## Stated exercise
Render each line of the records below as a string in a single JSON list, one entry per line, leaving out blank lines.

## Task data
— begin —
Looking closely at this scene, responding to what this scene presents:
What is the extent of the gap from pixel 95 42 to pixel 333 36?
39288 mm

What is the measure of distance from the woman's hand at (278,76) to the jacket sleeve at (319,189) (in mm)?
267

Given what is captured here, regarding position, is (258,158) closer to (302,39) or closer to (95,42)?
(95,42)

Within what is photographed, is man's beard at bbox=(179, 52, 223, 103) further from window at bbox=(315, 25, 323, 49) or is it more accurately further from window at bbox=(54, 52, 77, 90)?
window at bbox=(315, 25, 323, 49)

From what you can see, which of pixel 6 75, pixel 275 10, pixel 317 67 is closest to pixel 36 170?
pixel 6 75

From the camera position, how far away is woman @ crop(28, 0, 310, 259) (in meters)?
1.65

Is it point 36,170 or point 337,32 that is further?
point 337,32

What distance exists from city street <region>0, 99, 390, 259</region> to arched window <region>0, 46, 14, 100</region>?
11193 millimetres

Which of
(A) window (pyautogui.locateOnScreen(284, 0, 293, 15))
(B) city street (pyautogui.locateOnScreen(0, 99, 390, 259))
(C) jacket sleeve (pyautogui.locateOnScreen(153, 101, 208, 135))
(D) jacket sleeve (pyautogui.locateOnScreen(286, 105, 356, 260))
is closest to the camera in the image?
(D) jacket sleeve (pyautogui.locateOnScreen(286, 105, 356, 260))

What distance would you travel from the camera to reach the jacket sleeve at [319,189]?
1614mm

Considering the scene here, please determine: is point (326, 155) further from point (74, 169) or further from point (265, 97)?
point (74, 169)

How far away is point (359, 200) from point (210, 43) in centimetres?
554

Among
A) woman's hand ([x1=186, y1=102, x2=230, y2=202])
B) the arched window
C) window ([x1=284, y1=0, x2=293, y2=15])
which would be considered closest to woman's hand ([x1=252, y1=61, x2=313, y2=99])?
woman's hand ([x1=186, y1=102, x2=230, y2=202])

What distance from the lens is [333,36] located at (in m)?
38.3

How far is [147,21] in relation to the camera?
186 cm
— end —
## Solution for this exercise
[
  "Looking closely at this scene, responding to what this scene presents:",
  "What is the extent of the gap from pixel 95 42 to pixel 333 36?",
  "39288 mm",
  "What is the measure of distance from the woman's hand at (278,76) to the jacket sleeve at (319,189) (in mm)?",
  "267",
  "Given what is captured here, regarding position, is (258,158) closer to (302,39) or closer to (95,42)?",
  "(95,42)",
  "Within what is photographed, is man's beard at bbox=(179, 52, 223, 103) further from window at bbox=(315, 25, 323, 49) or is it more accurately further from window at bbox=(54, 52, 77, 90)?",
  "window at bbox=(315, 25, 323, 49)",
  "From what you can see, which of pixel 6 75, pixel 275 10, pixel 317 67 is closest to pixel 36 170?",
  "pixel 6 75",
  "From the camera position, how far away is woman @ crop(28, 0, 310, 259) (in meters)?",
  "1.65",
  "Is it point 36,170 or point 337,32 that is further?",
  "point 337,32",
  "What distance exists from city street <region>0, 99, 390, 259</region> to arched window <region>0, 46, 14, 100</region>?",
  "11193 millimetres",
  "Which of",
  "(A) window (pyautogui.locateOnScreen(284, 0, 293, 15))",
  "(B) city street (pyautogui.locateOnScreen(0, 99, 390, 259))",
  "(C) jacket sleeve (pyautogui.locateOnScreen(153, 101, 208, 135))",
  "(D) jacket sleeve (pyautogui.locateOnScreen(286, 105, 356, 260))",
  "is closest to the camera in the image?",
  "(D) jacket sleeve (pyautogui.locateOnScreen(286, 105, 356, 260))",
  "What distance would you travel from the camera to reach the jacket sleeve at [319,189]?",
  "1614mm",
  "Considering the scene here, please determine: is point (326, 155) further from point (74, 169) or further from point (265, 97)?",
  "point (74, 169)",
  "How far away is point (359, 200) from point (210, 43) in centimetres?",
  "554",
  "Among",
  "A) woman's hand ([x1=186, y1=102, x2=230, y2=202])",
  "B) the arched window",
  "C) window ([x1=284, y1=0, x2=293, y2=15])",
  "which would be considered closest to woman's hand ([x1=252, y1=61, x2=313, y2=99])?",
  "woman's hand ([x1=186, y1=102, x2=230, y2=202])",
  "What distance from the lens is [333,36] located at (in m)?",
  "38.3",
  "How far is [147,21] in relation to the camera?",
  "186 cm"
]